Public servants are still permitted to own foreign property, but they must disclose the source of income for these purchases. Source: Alexey Filippov / RIA Novosti

Public servants are still permitted to own foreign property, but they must disclose the source of income for these purchases. Source: Alexey Filippov / RIA Novosti

The lower house of the Russian parliament has passed into law a bill banning top-ranking state officials, public servants, State Duma representatives and Federation Council senators from owning foreign bank accounts and foreign-issued securities.

The bill was passed in the third and final reading by Russia’s State Duma and will be enacted as soon as it is signed by President Vladimir Putin.

The ban on foreign bank accounts will apply to a wide range of Russian public officials: all federal- and regional-level public offices appointed by the president, the government, or the prosecutor general; deputy prosecutor generals and members of the Central Bank board; deputy positions on federal executive bodies, state corporations, funds and other organizations governed by federal legislation and whose officials are appointed by the president or government; judges, parliament representatives and Federation Council senators.

The ban will also apply to candidates running for elected offices, including candidates for the Russian presidency, top executive posts in Russian regions, seats in regional parliaments and the Federation Council, and elected offices in municipalities.

Also affected by the ban will be: military servicemen, investigators and prosecutors; personnel of the Interior Ministry and Customs and Tax services; officers of extra-budgetary funds and the Audit Chamber; and heads of municipalities. The ban will extend to the spouses and underage dependents of officials in all the aforementioned categories.

Personnel of the abovementioned offices must either comply with the requirements of the new law within three months or vacate their current positions. Failure to comply will result in dismissal or an early termination of the offending individual's office.
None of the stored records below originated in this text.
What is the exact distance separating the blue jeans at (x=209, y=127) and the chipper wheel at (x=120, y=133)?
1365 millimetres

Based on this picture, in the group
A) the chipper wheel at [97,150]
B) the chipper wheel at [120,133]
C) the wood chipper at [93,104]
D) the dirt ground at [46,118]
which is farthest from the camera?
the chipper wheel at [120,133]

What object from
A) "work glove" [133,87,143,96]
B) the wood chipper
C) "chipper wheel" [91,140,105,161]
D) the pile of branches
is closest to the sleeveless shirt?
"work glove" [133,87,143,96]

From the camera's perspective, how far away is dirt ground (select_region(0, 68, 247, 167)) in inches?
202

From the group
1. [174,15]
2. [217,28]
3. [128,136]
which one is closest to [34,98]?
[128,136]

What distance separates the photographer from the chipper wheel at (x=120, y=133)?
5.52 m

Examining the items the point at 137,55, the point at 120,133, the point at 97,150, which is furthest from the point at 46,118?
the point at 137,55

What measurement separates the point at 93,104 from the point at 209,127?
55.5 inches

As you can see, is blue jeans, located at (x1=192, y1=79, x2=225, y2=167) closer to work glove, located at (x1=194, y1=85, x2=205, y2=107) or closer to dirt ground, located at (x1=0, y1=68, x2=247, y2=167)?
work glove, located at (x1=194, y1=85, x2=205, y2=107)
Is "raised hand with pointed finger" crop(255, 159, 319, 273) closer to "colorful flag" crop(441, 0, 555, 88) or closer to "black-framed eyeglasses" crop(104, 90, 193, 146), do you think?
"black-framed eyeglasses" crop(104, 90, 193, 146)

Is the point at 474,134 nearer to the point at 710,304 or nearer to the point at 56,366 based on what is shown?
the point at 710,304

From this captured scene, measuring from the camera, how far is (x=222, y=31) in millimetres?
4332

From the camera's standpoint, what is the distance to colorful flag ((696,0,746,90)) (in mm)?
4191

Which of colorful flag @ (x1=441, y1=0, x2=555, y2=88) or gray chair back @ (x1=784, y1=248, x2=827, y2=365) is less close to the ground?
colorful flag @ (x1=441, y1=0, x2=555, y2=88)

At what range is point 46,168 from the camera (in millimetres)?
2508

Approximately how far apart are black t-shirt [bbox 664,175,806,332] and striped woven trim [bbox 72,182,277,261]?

In addition, the bill introduces the concept of “foreign financial instruments,” which covers all types of foreign-issued securities and their derivatives.

As far as foreign property is concerned, public servants and Duma deputies are permitted to own such property, but they must disclose the source of income used for these purchases.

"If a person keeps money abroad, and its amount is significant, they are always dependent on the state system their money is kept at," Putin said during his live phone - in with the nation on April 25.

He noted that public servants represented a special category of citizens; they must therefore choose between their desire to keep assets abroad and their desire to serve the Russian public.

Putin stated his belief that the ban is well-justified, although certain liberal experts criticize it as being over the top. As Putin pointed out, though, other categories of Russians are free to keep their assets in jurisdictions of their choice.

"The direct ban [on foreign bank accounts] does not imply a limitation of rights; rather, it indicates that the high status carries considerable obligations," Duma deputy Irina Yarovaya, head of the State Duma Security and Anti-Corruption Committee, told journalists.

According to Yarovaya, it is “very important for the interests of the national elite not to be influenced by the strategic competition, for those people who make decisions in the interests of the country's development to remain independent from the interests of other countries, be bound by any obligations, or find themselves under pressure due to their personal, commercial, or other interests.”